Jakarta-TAMBANG. Perusahaan listrik, PT PLN (Persero) telah menerbitkan laporan keuangan tahun 2014. Laporan tersebut menunjukkan, pendapatan usaha PLN tahun 2014 mencapai Rp292,7 triliun. Manager Komunikasi PLN, Bambang Dwiyanto mengatakan hasil tersebut menunjukkan pertumbuhan yang signifikan yaitu naik Rp30,9 triliun atau 11,8% dibandingkan dengan tahun 2013 sebesar Rp261,8 triliun.
Menurut Bambang, beban saha perusahaan meningkat 11,8% dibandingkan tahun 2013. Peningkatan itu salah satunya dikarenakan peningkatan konsumsi bahan bakar dari batu bara seiring dengan permintaan tenaga listrik pelanggan.
“Biaya pemakaian batu bara sebesar Rp44,8 triliun atau naik sebesar 20,55 persen dari tahun sebelumnya,” kata Bambang dikutip dari siaran persnya, Kamis (5/3).
Selain batu bara, biaya pemakaian gas tahun 2014 juga ikut naik sebesar Rp47,7 triliun dengan prosentase kenaikannya 26,14% dibandingkan tahun 2013. Menurut Bambang, perseroan terus melakukan efisiensi dan pengendalian terhadap pengeluaran untuk beban usaha, terutama dengan mengalihkan biaya energi primer dari BBM ke Non-BBM serta efisiensi biaya yang merupakan controllable cost bagi Perseroan.
Ditambahkan Bambang, meski pendapatan usaha perusahaan naik sebesar 11,8% namun dengan tetap memperhatikan kualitas dan cakupan kegiatan maka biaya pemeliharaan tahun 2014 hanya naik 1,9% yaitu menjadi sebesar Rp20,2 triliun dibandingkan tahun 2013 sebesar Rp19,8 triliun.
“Dengan demikian laba usaha tahun 2014 sebesar Rp45,8 triliun, naik sebesar Rp4,9 triliun atau 11,9 % dibanding tahun 2013 sebesar Rp40,9 triliun.” Sebagai informasi, laba bersih PT PLN (Persero) tahun 2014 adalah Rp11,7 triliun, naik sebesar Rp37,98 triliun dibanding dengan pada periode yang sama tahun 2013 dimana Perseroan mengalami rugi sebesar Rp26,2 triliun.
Kenaikan laba bersih ini disamping disebabkan oleh kenaikan laba usaha juga terjadi karena adanya peningkatan laba selisih kurs.
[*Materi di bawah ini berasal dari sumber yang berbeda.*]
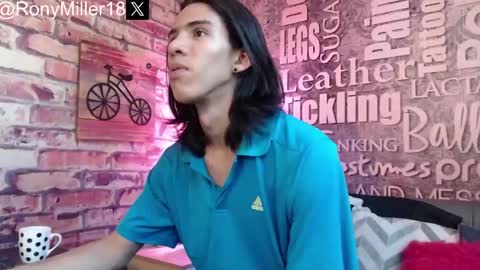 Snapshot of ronymiller_1 chatting on February 23, 3:29 pm RonyMiller 1 online show from February 23, 3:29 pm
Perusahaan tahun ini mencatatkan laba selisih kurs sebesar Rp1,3 triliun, lebih baik dibandingkan tahun 2013 yang mengalami rugi selisih kurs sebesar Rp48,1 triliun yang terutama diakibatkan oleh translasi liabilitas dalam mata uang asing yang didominasi oleh Dolar Amerika (USD) dan Yen.